Problem description:
Write out the coroutine prime-sieve text word for word, everything from "Notice that the" down to "that next prime.".

Starting with the counter, `main` maintains in `next` the output of the pipeline constructed so far. Then it loops: read a prime `p`, print `p`, and then add a new filter on the right end of the pipeline to remove multiples of `p` (full code).

Notice that the calling relationship between coroutines can change over time: any coroutine C can call another coroutine D's `next` function and become the coroutine that D yields to. The counter's first `yield` goes to `main`, while its subsequent `yield`s go to the 2-filter. Similarly each `p`-filter `yield`s its first output (the next prime) to `main` while its subsequent `yield`s go to the filter for that next prime.

Stored data:
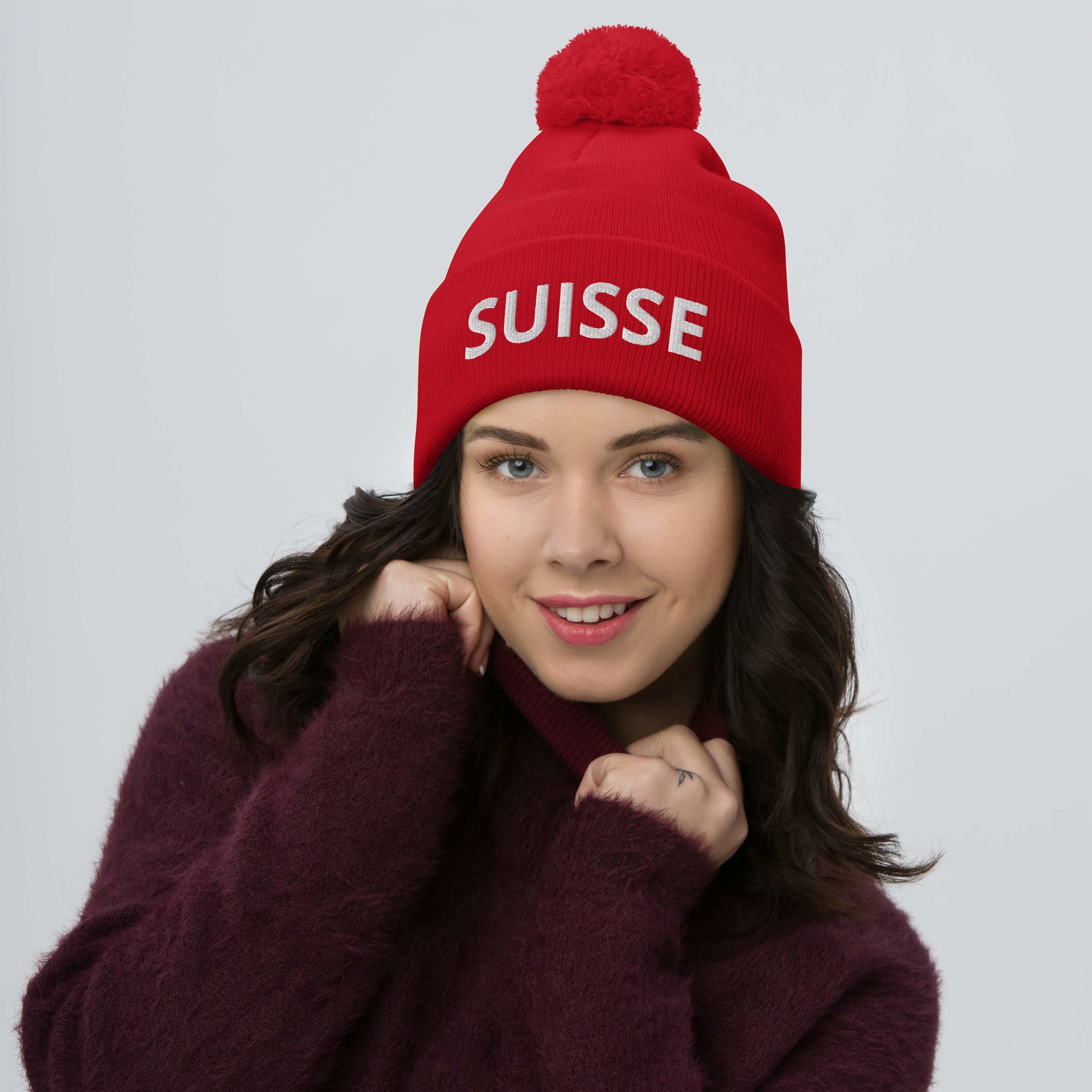 Cozy Swiss winter hat with Suisse embroidery, perfect for ski lovers 🏔️🎿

Exercise output:
Notice that the calling relationship between coroutines can change over time: any coroutine C can call another coroutine D's `next` function and become the coroutine that D yields to. The counter's first `yield` goes to `main`, while its subsequent `yield`s go to the 2-filter. Similarly each `p`-filter `yield`s its first output (the next prime) to `main` while its subsequent `yield`s go to the filter for that next prime.